C’est l’histoire d’un homme qui fait beaucoup d’argent grâce à la politique…

Interrogé par le Midi-Libre, Christian Bourquin fait un rétro-pédalage laborieux sur sa déclaration de patrimoine : « Je n’ai pas de patrimoine mais, depuis dimanche, je suis propriétaire d’un âne que l’on m’a offert, voilà pourquoi, j’ai publié cela sur mon blog… »

Depuis dimanche ? L’info sur l’âne de Bourquin nous est, de bonne source, arrivée aux oreilles il y a quelques mois, après que l’animal lui ait été offert par Ségolène Neuville pour son anniversaire. Et Christian Bourquin est né au mois d’octobre.

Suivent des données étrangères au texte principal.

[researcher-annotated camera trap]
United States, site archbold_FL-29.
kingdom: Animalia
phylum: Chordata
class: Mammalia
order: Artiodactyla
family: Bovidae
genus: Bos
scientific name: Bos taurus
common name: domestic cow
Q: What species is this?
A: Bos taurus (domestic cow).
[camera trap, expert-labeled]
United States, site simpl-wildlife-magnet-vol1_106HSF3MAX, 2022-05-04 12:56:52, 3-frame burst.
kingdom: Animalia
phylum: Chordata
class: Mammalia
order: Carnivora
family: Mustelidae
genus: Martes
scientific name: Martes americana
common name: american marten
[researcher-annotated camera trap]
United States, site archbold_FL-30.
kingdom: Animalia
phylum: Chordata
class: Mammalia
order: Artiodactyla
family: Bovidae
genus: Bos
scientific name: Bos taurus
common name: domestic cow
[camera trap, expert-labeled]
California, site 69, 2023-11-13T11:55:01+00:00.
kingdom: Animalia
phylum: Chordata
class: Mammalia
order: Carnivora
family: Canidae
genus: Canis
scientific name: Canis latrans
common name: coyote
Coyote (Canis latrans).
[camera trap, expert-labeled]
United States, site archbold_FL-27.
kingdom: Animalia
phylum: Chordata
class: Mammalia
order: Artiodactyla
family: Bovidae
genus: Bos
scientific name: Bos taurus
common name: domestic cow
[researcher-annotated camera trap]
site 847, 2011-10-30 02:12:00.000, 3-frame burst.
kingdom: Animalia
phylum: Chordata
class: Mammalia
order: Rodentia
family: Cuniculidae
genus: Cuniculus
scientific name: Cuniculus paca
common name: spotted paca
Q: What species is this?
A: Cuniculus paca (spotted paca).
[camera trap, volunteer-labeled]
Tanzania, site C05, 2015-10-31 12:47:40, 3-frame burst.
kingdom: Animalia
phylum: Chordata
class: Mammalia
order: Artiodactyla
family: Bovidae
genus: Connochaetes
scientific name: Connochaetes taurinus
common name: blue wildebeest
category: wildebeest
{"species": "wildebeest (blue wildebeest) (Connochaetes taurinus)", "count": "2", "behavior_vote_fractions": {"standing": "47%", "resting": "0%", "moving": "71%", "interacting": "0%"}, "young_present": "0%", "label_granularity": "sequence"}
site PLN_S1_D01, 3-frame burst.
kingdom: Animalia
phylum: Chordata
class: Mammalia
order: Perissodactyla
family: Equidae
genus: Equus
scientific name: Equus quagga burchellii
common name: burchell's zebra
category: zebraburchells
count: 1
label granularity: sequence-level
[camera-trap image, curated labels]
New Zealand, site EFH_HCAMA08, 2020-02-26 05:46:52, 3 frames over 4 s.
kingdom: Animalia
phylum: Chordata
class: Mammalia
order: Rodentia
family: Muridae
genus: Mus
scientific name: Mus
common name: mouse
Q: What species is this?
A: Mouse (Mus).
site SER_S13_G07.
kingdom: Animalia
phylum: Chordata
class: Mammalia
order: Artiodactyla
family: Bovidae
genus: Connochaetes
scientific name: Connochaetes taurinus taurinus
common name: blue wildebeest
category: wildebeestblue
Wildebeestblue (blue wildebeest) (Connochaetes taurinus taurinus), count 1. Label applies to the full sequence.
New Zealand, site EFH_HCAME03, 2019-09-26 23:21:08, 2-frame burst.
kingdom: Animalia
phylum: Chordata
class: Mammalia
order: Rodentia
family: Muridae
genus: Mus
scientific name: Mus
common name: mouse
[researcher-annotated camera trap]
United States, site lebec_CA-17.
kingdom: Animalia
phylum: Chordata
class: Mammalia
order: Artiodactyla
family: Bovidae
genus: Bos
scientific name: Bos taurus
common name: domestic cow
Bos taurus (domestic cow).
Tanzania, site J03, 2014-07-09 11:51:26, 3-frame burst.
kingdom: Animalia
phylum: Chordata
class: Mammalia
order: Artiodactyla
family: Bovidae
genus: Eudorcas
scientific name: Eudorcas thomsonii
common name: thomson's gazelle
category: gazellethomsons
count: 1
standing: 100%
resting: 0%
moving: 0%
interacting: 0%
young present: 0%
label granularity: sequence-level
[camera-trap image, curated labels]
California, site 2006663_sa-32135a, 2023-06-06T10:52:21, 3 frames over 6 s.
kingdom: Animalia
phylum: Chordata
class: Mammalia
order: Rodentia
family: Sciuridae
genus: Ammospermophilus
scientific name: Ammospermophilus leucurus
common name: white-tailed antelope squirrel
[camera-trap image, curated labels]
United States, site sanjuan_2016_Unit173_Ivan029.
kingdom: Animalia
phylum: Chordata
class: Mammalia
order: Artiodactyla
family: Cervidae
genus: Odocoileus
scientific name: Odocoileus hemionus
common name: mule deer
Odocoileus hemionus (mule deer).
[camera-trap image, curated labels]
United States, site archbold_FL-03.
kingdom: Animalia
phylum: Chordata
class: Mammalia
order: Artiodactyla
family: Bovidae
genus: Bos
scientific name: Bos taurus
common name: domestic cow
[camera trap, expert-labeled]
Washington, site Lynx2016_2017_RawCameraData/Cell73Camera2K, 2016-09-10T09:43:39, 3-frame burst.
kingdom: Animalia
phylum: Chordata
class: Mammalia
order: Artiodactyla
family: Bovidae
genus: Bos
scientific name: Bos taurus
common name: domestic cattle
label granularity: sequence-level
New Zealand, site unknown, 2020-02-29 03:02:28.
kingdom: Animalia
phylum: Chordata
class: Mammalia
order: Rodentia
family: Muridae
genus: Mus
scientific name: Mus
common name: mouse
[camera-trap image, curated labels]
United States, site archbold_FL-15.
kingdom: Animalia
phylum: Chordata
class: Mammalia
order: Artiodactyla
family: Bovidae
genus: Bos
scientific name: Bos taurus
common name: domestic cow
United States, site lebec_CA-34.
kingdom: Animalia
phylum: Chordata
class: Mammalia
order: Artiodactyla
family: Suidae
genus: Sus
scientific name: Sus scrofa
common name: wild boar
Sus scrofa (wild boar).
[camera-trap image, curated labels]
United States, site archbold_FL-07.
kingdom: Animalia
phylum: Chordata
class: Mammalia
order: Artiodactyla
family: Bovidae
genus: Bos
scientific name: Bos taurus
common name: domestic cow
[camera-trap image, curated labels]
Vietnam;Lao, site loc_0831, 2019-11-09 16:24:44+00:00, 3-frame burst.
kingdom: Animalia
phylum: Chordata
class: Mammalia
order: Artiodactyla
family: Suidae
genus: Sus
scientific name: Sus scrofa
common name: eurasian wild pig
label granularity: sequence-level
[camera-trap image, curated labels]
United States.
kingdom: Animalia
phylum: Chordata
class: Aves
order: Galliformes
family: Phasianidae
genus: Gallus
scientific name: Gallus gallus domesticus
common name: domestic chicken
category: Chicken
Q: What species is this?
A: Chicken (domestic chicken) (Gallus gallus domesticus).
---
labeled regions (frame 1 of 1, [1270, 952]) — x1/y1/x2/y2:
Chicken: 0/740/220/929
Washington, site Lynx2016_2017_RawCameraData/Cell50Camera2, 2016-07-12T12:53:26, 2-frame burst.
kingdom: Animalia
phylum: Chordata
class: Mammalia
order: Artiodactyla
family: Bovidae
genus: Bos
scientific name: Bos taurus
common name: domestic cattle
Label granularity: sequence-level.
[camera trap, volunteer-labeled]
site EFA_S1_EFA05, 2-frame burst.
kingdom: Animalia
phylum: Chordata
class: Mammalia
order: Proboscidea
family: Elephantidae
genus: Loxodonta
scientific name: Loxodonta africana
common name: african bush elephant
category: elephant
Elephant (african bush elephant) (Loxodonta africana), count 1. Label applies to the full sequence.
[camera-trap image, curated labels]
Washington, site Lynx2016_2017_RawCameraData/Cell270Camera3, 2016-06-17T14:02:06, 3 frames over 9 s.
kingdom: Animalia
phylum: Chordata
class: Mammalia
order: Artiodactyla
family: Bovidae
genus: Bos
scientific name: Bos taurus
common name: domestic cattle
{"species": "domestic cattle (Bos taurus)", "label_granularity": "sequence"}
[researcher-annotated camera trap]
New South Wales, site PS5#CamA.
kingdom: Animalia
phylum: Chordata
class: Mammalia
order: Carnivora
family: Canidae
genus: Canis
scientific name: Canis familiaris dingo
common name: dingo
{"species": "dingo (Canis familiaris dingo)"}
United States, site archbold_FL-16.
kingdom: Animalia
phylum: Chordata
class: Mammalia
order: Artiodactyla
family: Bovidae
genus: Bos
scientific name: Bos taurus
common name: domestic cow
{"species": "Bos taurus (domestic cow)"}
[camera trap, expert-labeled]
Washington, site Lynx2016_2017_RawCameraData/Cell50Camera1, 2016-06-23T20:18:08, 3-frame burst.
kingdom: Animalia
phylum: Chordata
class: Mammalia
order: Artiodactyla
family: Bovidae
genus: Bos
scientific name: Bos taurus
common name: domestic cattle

Christian Bourquin a une théorie. Il est convaincu que plus un mensonge est gros et mieux il passe. Mais là ça n’a pas marché. L’histoire du patrimoine limité à un âne, personne ne l’a cru. Ne pas avoir de patrimoine quand depuis 16 ans on a de gros revenus, cela apparait comme une anomalie aux yeux de la grande majorité des gens. Et l’image du pauvre avec son âne n’a pas arrangé les choses.

Ane 0237

Surtout que Christian Bourquin n’y est pas allé avec le dos de la cuillère. Il a aussi déclaré « Pas de compte en banque autre que celui qui se termine à zéro chaque fin de mois ». Le journaliste de Midi-Libre lui demande : « N’est-il pas choquant de dire que votre compte courant finit souvent le mois à zéro alors que vous gagnez 8 000 euros par mois ? » Réponse du président de la région sénateur : « Je ne suis pas d’accord avec cette remarque. Je gagne 8 000 euros et je les dépense. Il me les faut et pas seulement pour ma vie privée mais aussi pour ma vie publique : je paye des repas, des campagnes électorales, les affiches. S’il le fallait je pourrais montrer mes comptes. »

Commençons par rétablir la vérité sur les chiffres. Christian Bourquin perçoit la somme net mensuelle de 14 000 euros par mois. 8 440 euros net d’indemnités plafonnées et 5 400 euros net d’indemnités de frais de mandat.

Des frais de mandat Christian Bourquin en a très peu. Pas de loyer de permanence car il est installé au conseil général. Pas de frais de transport pour se déplacer dans la région, il a des chauffeurs payés par le conseil régional. L’informatique, le téléphone lui sont fournis. Comme nombre de repas. Il faudrait se renseigner pour savoir si, à la région, il a des cuisiniers comme ceux qui étaient à son service au conseil général. Il peut payer ses notes de restaurant avec la carte bleue de la région. Les billets d’avions et les notes de taxis sont payés par le sénat. Les rémunérations des collaborateurs aussi. Même la presse, il ne la paie pas, faisait remarquer un de ses anciens collaborateurs qui le trouvait pingre avec son argent.

Nous reprendrons la formule qu’a utilisé Jean-Marc Pujol lors de sa conférence de presse sur la moralisation de la politique : le premier paradis fiscal de France, il est à l’Assemblée Nationale et au Sénat. Chacun de ses élus reçoit annuellement 64 800 euros d’indemnités de représentation sans justificatif et sans déclaration au fisc.

Quels sont les frais qui restent à la charge de Christian Bourquin ?

Vous avez remarqué son embarras quand il parle de ses frais : « Je paye des repas, des campagnes électorales, les affiches. » C’est si peu convaincant qu’il est obligé d’ajouter : « S’il le fallait je pourrais montrer mes comptes. »

Si Christian Bourquin éprouve le besoin de travestir la réalité, c’est qu’il n’est pas à l’aise avec elle.
C’est l’histoire d’un homme qui fait beaucoup d’argent grâce à la politique et qui tient bien sur à ce que cela ne se sache pas.

La vérité est là sous nos yeux. Il suffit de la regarder et d’oser la voir. Après, les solutions s’imposent presque d’elles mêmes. Limitation du cumul des mandats, mandats renouvelable une seule fois, justification des frais des parlementaires, transparence sur les moyens mis à la disposition des élus et le remboursement des frais. Il faudrait aussi que le Sénat et l’Assemblée aient l’obligation de publier les noms des collaborateurs des parlementaires. Ca permettrait de mettre fin aux emplois fictifs de membres de la famille, de maîtresses, voir de journalistes. Dans les P-O nous avons eut un journaliste en activité qui était collaborateur d’un député.